How many Liturgical Cats do we have? Probably more than we’d like to admit! But by removing some of them – like the gate into the sanctuary, for example (which, after all, was first used in medieval times to keep not cats, but dogs and sheep and goats and all manner of creatures out of the sanctuary) – we have a new opportunity to understand what we do and why, and what has real meaning, and what may be more the result of things that made sense at one time, but no longer do. Tradition, after all, is a living, evolving thing – a stream that flows through time picking some things up and depositing others along the way.
This new beginning, and every new beginning can help us to see things with new eyes. To hear what we say differently. To imagine the story in new ways. Perhaps even to experience God and the people of God in new ways.
As we continue this Advent season, and this whole new church year, I hope we will pay attention. “Keep awake!” as our gospel said last Sunday. This is a new beginning! And we must not fall asleep and drift into old ways, old patterns that no longer hold meaning. A new thing is happening, and we must be prepared to receive it!

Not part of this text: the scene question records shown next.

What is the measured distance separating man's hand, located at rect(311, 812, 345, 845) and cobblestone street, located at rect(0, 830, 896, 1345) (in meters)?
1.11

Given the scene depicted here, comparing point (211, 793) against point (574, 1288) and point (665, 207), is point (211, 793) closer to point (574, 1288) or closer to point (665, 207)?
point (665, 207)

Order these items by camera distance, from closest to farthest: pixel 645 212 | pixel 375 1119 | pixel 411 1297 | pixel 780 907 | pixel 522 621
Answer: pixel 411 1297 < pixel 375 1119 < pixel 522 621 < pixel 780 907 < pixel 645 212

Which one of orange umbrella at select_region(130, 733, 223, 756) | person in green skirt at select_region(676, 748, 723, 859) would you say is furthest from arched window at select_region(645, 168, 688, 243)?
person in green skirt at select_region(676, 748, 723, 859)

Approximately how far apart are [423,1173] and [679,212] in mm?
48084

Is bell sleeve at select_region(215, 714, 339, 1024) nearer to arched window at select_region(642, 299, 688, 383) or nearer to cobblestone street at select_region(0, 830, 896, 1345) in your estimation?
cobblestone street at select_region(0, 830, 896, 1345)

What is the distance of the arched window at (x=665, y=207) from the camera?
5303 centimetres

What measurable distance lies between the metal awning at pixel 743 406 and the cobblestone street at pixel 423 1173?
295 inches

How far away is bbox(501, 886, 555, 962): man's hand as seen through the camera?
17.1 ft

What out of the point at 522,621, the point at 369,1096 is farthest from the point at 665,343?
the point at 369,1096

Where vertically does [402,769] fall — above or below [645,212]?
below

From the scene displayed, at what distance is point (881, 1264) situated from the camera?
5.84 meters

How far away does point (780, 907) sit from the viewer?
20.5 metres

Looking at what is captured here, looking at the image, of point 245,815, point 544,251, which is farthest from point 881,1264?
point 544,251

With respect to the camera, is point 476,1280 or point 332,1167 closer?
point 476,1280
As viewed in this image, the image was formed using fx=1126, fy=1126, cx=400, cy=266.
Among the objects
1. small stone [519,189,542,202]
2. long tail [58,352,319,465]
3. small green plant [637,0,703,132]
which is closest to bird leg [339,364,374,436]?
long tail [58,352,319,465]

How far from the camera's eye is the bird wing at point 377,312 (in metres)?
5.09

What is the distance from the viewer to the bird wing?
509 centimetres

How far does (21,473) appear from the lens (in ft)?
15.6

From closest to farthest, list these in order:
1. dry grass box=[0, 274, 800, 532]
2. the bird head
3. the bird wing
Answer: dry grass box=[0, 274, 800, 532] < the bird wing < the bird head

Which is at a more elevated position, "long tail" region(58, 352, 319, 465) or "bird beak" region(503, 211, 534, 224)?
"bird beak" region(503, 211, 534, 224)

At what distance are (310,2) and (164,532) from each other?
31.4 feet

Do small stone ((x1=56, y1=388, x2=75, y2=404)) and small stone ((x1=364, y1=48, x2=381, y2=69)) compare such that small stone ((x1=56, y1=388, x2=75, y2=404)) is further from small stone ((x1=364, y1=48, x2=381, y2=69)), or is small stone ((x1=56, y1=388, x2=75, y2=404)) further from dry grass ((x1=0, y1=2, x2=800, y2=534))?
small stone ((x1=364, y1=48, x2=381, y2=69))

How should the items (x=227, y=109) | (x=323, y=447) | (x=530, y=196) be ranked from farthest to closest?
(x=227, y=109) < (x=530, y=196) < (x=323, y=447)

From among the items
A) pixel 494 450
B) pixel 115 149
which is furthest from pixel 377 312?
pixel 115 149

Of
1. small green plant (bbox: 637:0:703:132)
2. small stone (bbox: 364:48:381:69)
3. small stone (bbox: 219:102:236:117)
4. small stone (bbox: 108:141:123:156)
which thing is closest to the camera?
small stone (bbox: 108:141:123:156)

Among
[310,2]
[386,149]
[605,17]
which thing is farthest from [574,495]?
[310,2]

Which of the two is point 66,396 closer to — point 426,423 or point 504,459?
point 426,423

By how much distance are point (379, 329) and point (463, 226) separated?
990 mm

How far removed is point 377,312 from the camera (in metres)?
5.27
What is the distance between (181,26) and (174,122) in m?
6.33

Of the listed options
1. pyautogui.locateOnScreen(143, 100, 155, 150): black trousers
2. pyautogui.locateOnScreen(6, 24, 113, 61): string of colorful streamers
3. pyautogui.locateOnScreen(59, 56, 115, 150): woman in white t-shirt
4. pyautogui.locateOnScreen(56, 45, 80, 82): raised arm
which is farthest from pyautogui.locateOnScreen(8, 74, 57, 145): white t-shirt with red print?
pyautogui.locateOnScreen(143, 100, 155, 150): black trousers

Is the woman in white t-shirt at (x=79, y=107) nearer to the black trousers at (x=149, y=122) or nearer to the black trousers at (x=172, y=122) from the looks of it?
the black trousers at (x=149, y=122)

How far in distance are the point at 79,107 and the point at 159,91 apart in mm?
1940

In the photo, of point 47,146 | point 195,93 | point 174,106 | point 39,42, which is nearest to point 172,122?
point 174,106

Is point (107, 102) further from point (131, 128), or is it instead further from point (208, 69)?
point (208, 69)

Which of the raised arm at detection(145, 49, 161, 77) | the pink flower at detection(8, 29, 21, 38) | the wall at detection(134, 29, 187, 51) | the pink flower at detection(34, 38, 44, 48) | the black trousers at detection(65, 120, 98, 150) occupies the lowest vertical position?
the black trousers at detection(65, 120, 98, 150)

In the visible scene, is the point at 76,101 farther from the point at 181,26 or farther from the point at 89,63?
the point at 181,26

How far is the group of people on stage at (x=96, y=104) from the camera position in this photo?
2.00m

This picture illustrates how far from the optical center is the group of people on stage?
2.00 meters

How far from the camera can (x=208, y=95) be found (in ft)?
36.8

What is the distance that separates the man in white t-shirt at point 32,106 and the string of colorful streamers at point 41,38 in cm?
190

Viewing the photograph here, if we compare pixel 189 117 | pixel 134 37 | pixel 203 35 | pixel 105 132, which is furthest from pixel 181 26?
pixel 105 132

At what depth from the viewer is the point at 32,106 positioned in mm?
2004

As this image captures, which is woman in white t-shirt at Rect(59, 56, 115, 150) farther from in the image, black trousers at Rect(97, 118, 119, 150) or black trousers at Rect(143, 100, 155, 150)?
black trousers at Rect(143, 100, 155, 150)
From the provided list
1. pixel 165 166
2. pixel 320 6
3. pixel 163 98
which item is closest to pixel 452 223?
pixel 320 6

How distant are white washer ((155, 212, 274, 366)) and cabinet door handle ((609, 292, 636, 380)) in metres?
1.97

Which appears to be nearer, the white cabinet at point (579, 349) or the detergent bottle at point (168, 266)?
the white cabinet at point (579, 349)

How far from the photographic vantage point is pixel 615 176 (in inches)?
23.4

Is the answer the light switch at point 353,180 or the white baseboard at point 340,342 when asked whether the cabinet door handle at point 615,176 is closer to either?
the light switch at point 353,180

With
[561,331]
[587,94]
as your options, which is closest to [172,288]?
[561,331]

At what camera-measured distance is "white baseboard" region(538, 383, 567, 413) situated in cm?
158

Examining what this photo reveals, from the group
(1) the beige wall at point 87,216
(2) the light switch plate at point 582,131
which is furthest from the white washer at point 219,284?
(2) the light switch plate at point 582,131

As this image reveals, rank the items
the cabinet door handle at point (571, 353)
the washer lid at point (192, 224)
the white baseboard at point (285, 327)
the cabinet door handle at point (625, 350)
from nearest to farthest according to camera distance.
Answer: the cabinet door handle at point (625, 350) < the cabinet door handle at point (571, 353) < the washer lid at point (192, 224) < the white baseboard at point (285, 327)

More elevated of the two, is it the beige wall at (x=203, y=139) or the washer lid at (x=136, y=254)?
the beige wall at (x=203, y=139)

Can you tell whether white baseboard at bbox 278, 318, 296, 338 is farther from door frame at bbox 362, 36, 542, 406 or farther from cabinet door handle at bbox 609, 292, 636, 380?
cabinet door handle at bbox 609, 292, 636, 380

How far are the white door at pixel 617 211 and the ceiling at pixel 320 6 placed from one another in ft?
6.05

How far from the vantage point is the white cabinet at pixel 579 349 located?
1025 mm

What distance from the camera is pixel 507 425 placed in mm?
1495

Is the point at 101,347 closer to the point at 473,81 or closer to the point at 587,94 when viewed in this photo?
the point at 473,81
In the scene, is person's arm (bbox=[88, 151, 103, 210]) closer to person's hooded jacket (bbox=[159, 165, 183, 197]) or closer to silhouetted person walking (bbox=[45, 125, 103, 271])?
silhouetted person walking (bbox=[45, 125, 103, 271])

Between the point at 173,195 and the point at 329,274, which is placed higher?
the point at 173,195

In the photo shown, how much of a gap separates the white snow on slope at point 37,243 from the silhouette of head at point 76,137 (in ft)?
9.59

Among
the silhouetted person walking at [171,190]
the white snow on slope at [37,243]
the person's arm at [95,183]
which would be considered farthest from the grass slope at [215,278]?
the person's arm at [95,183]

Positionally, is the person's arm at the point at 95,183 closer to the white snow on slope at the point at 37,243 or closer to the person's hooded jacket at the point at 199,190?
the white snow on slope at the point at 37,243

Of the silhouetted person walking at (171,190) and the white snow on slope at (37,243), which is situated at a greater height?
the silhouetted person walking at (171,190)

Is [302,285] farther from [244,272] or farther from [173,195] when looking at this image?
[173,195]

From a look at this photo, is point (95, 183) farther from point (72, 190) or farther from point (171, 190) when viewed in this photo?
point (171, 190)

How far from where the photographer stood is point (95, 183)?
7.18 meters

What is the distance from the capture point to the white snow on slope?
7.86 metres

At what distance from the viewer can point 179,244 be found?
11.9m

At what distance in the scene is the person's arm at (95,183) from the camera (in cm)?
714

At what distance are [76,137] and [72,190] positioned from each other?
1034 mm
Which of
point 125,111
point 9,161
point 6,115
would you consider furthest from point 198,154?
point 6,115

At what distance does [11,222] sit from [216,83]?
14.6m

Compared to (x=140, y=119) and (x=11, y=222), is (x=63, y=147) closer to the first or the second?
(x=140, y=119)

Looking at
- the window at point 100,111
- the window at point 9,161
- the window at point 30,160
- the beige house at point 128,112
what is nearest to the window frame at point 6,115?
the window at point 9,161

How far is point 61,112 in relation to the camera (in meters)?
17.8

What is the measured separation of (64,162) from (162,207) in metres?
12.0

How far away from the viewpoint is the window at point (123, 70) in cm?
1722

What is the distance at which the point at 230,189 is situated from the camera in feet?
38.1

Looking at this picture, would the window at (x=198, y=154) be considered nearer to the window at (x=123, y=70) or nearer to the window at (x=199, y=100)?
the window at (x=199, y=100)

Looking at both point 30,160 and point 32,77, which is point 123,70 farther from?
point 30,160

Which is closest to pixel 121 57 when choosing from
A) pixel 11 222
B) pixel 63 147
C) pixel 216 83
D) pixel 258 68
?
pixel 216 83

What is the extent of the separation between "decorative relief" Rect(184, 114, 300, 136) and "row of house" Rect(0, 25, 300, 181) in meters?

John and the people of his day waited eagerly for the Messiah. We now wait for his coming again, even as we prepare to celebrate his first coming. We are invited to keep our eyes on Jesus – that mysterious man who showed up in the crowd at the Jordan River. That baby who will be born in Bethlehem. That teacher and miracle worker who makes his way through the Gospel of Mark. That one who suffered, died and was raised on the third day. That one who promises to baptize us with the Holy Spirit. The one who is known to us in the breaking of the bread.
He is the real thing. All the rest are sacred cats.